What would you do if you had 24 hours left to live?

 After I cried for a *little* bit, I would eat my favorite meal, drop by a florist's shop and smell flowers.


I would then go to see a minister and have him pray with me; i would reaffirm my conviction and belief that the Christ is my Risen Savior and give thanks to Him that I would soon be joining Him.


After I left there, I would go to a funeral home and make my own arrangements so that my family didn't have the pain of doing that.  I would take finances into consideration and, if money was tight, I'd arrange for cremation because it is so much less expensive.


From there, I would go buy something wonderfully special for my husband, parents, siblings, and my very best friends ~ nothing elaborate, but something *special* ... something that means ME ~ in my case, I love dragonflies and hummingbirds, so i'd probably buy each of them a crystal dragonfly or hummingbird, but the one I got for my husband would be different than all the rest of them ~ his would be even more special.


Once I got home, I'd call everyone and ask them to come over.  I would tell each family member and friend how much I love them and how much they had helped shaped my life and how grateful I am to have been a part of their life, even if we had had differences along the way and I would apologize for any part I played in those differences.


When that was done and their gifts given, I would hug and kiss each of them and then ask them to leave so that I could spend every last second with my husband.


I would do my best not to cry, but instead I would give every ounce in me to make those last hours together the best hours ever.  I would tell him to move on when he was ready and not to grieve too long because life was still out there waiting for him on Earth and I would be waiting for him in Heaven.  I would recount all the beautiful times we had had together and thank him for loving me and being the most important person in my life.  I would recall as many things as possible that we had laughed over so that we could laugh over them again.  I would touch his face and memorize it.

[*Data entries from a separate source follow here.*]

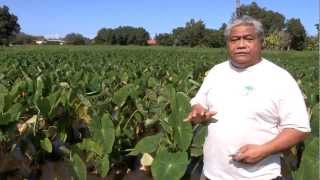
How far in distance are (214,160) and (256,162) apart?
257mm

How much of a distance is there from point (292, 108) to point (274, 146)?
198 mm

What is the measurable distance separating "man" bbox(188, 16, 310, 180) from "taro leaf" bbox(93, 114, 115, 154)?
1.68m

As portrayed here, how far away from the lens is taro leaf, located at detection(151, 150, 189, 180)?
150 inches

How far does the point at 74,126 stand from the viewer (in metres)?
5.42

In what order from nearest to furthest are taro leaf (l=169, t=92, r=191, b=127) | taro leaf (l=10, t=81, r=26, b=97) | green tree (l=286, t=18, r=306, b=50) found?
taro leaf (l=169, t=92, r=191, b=127), taro leaf (l=10, t=81, r=26, b=97), green tree (l=286, t=18, r=306, b=50)

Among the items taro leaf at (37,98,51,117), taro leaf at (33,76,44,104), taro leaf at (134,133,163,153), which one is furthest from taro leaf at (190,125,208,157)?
taro leaf at (33,76,44,104)

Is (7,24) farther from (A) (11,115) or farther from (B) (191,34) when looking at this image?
(A) (11,115)

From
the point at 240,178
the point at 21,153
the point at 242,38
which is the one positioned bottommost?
the point at 21,153

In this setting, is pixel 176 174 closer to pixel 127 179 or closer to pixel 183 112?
pixel 183 112

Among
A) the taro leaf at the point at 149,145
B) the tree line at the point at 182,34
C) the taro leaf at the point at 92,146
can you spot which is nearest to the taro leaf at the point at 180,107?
the taro leaf at the point at 149,145

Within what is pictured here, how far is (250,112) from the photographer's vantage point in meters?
2.88

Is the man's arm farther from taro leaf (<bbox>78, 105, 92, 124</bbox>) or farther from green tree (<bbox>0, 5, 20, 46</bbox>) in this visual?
green tree (<bbox>0, 5, 20, 46</bbox>)

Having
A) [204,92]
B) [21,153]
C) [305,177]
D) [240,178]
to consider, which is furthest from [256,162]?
[21,153]

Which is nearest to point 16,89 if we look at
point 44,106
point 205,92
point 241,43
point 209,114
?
point 44,106
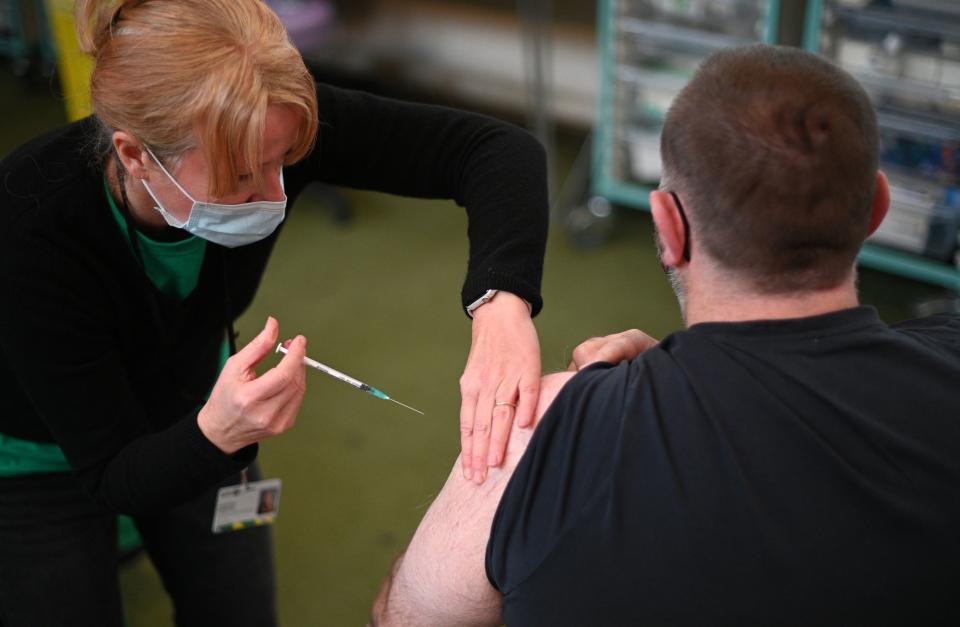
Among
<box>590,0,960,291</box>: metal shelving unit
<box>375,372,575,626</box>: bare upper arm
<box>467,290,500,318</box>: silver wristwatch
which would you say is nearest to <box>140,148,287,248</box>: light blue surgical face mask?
<box>467,290,500,318</box>: silver wristwatch

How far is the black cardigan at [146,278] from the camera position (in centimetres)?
130

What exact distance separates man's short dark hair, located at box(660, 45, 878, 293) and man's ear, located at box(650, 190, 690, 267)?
1 centimetres

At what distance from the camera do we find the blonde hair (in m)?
1.18

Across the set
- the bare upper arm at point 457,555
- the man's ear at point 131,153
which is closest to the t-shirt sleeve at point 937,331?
the bare upper arm at point 457,555

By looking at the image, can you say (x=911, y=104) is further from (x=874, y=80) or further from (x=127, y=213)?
(x=127, y=213)

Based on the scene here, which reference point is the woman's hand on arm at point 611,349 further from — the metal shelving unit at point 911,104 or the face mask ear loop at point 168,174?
the metal shelving unit at point 911,104

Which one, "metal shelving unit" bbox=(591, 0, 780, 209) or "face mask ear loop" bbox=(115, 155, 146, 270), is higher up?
"face mask ear loop" bbox=(115, 155, 146, 270)

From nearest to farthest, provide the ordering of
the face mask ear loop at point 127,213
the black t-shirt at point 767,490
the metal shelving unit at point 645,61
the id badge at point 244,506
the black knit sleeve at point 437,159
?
the black t-shirt at point 767,490
the face mask ear loop at point 127,213
the black knit sleeve at point 437,159
the id badge at point 244,506
the metal shelving unit at point 645,61

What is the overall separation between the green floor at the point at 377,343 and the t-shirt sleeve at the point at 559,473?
1.27 metres

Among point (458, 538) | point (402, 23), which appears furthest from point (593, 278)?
point (458, 538)

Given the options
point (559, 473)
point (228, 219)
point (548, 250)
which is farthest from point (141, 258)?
point (548, 250)

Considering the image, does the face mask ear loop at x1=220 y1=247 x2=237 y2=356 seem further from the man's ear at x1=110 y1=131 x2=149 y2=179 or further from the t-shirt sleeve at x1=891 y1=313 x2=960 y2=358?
the t-shirt sleeve at x1=891 y1=313 x2=960 y2=358

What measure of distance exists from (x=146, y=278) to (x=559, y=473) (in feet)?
2.40

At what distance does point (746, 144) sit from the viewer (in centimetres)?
91
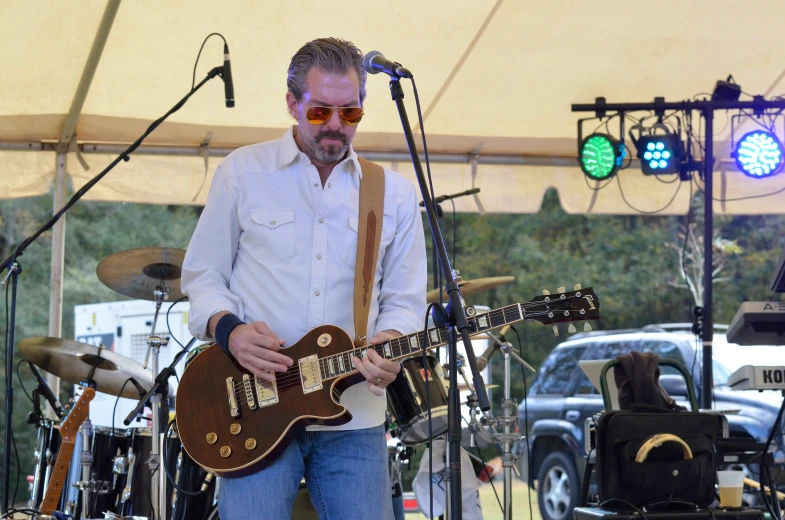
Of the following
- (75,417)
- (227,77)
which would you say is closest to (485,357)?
(227,77)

Near the very end of my time, I would then tell him that I had made arrangements with a funeral home and all he needed to do was call the number and they'd take care of everything and ask him to go to my parents' and help them cope.


And when I knew the time was upon me, I would kiss my husband goodbye, tell him one last time that I love him and then I'd look upward with my eyes and with my soul and wait for the Light and look forward to being in Heaven, seeing Jesus, and joining those who have gone before me.